Medical records remain a walled garden mostly because of HIPAA. Unlike all the AI development that has managed to skirt the copyright law to train large models, training a 1T+ parameter transformer on a large enough dataset will need a lot of consumers to give up their medical records.
I've noticed a funny trend where people will bring up an ethical concern and some dweeb will immediately roll out the Chinese strawman like it justifies their incredibly dubious position.
"We should violate medical privacy laws on an enormous scale because China" Okay buddy.
I wasn't suggesting that we should, but in my lifetime we went from hospital admissions and discharges being published in the local paper, to that information being some of the most closely guarded with (theoretically) severe penalties for disclosure.
I think it was AIDS and people not wanting to be outed that changed things.
But whatever the reason, we now have HIPAA and it adds a huge amount of complexity to the management of medical records, and a huge amount of complexity to any research that needs access to a broad spectrum of medical case histories (such as training AI). Other countries don't have these concerns, and will outcompete the US on developing these capabilities.

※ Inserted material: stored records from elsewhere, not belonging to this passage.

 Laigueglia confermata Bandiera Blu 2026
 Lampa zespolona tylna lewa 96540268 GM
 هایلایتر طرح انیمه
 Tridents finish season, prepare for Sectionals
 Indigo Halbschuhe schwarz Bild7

Concerns about HIPAA as an obstacle to research are largely a red herring. Almost no clinically useful research can be accomplished by just processing large volumes of historical patient charts. In practice the researchers will have to gather additional data from study subjects so they're going to need to obtain consent anyway.

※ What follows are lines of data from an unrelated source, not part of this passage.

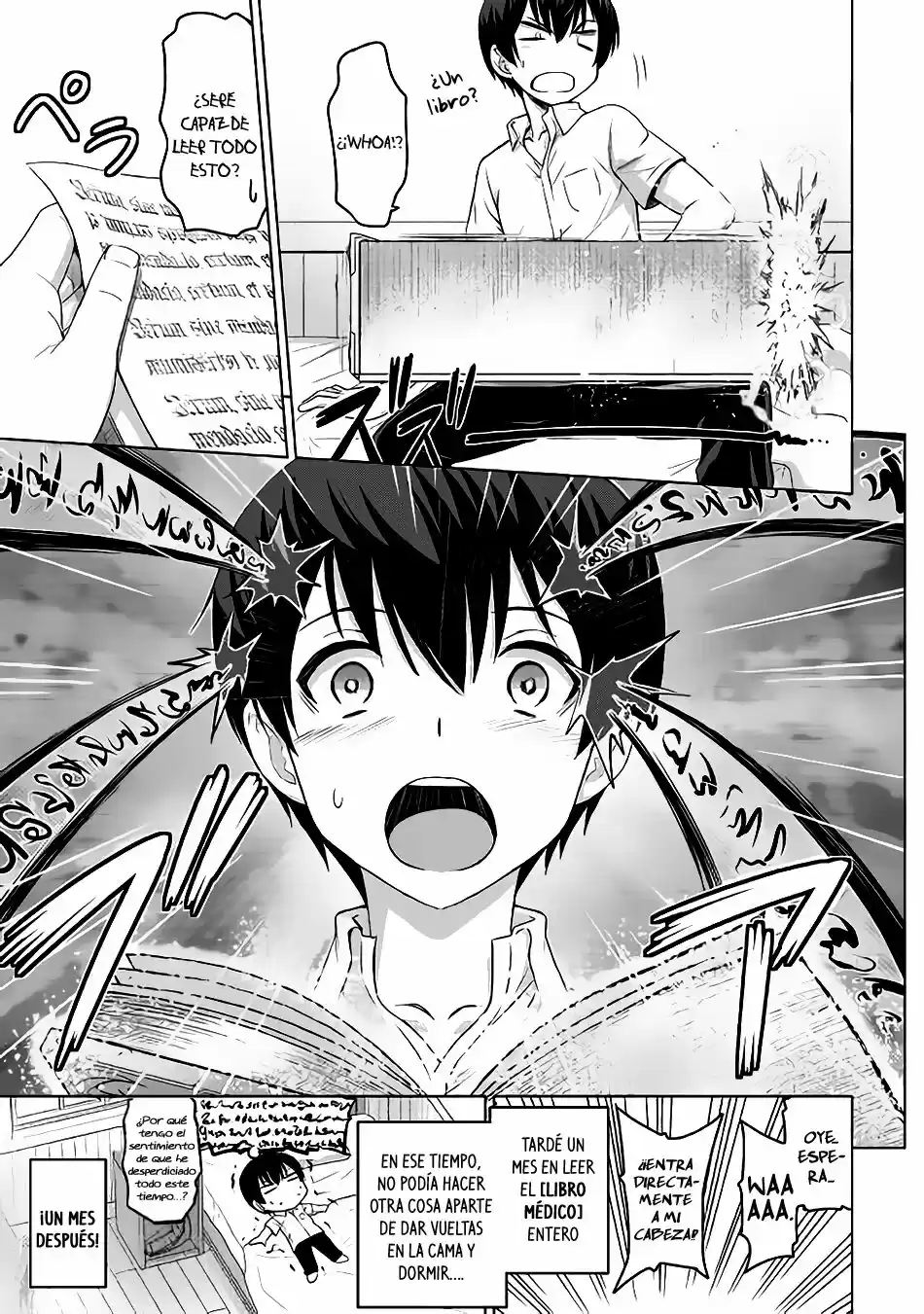 Saikyou No Shokugyou Wa Yuusha Demo Kenja Demo Naku Kanteishi (Kari) Rashii Desu Yo? capítulo 4 página 24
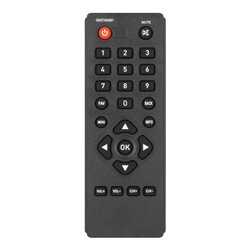 TechniSat Digital-Radio-Empfangsteil CABLESTAR100 sw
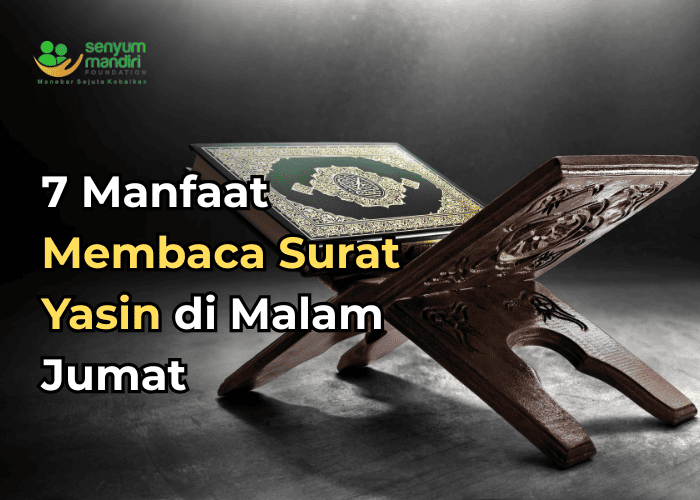Membaca Surat Yasin di Malam Jumat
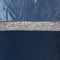 Dutch Decor SANDRINE - Sierkussen blauw 45x45 cm - Inclusief binnenkussen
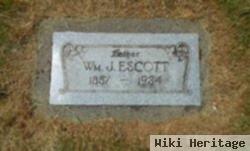 William J Escott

People keep claiming that other countries will out compete us in medical research and it keeps not happening.
yes but you can train relatively dumb AI on high volumes of historical data and presenting factors. This is typically just a 'diagnostic assist', but often significantly better than a human
I did work on a diagnostic assist tool developed by a large pharma which diagnosed between Asthma and COPD. GPs get this right 52% time, specialists just over 60 and AI came in over 80%...using 12 relatively mundane input variables. I believe there are a lot of these situations, but not clear pathway to FDA approval
If we become worse off than China, it's because we squandered a massive decades long lead and actively moved critical industrial processes over there, not because we didn't let AI companies scrape HIPAA data.
The Red Scare never ended for a whole lot of Americans. And my foot is more communist than modern China is. But you know, being afraid of Communism is just as, if not in fact easier, when you have no clue what Communism actually is.

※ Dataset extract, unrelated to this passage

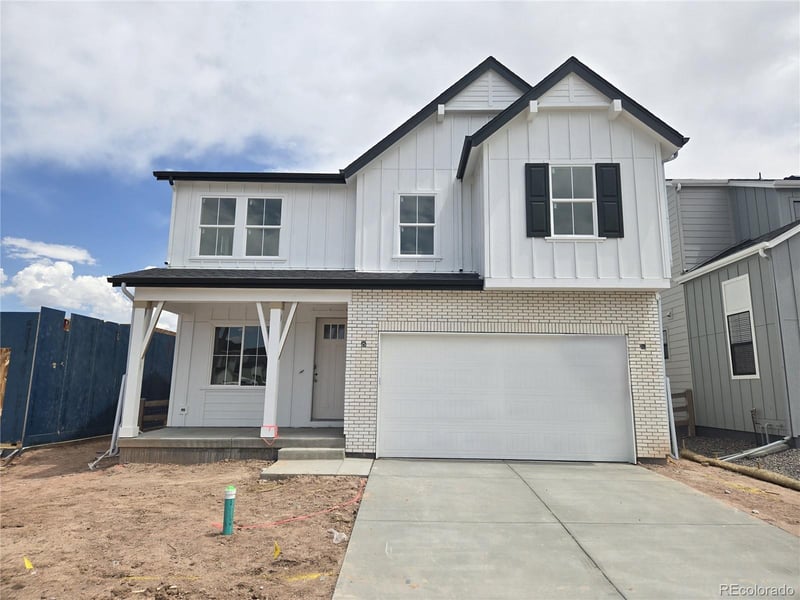 8722 Whiteclover St, Littleton, CO 80125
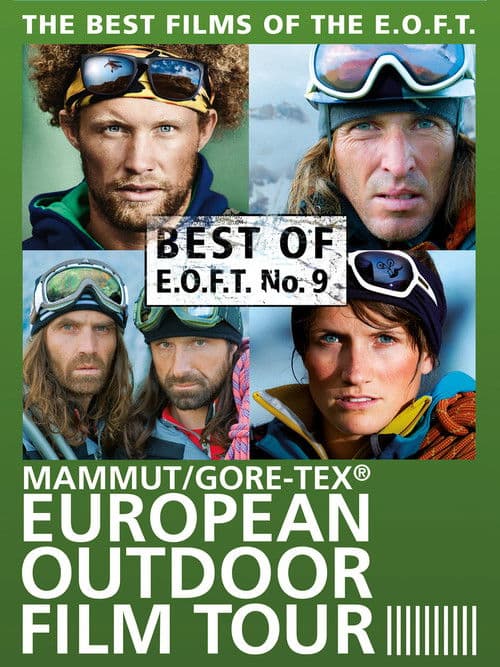 Best of E.O.F.T. No. 9のポスター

If copyright stayed at 7+7, I would agree that AI companies were "skirting" copyright law, but as I see it life + 70 violates the "limited" terminology in the Constitution by denying people the right to create derivative works.
IP holders did this to themselves by extending the term beyond any reasonable interpretation of "limited".
Hell, Jack Valenti wanted to extend it to "forever minus a day"
IMO, copyright law in its current form is unconstitutional and unnatural.
Epic probably has enough breadth on their own to do it, although they don’t actually have an image display system that I know of, so perhaps they don’t have access to the raw images - only the written reports.
From a summary on HHS.gov it says "De-Identified Health Information. There are no restrictions on the use or disclosure of de-identified health information." Maybe someone with more knowledge could expand on the limitations of what counts as "De-Identified" but I think that might work. I followed the reference and nothing in the CFR jumps out at me, but I'm not a lawyer so who knows.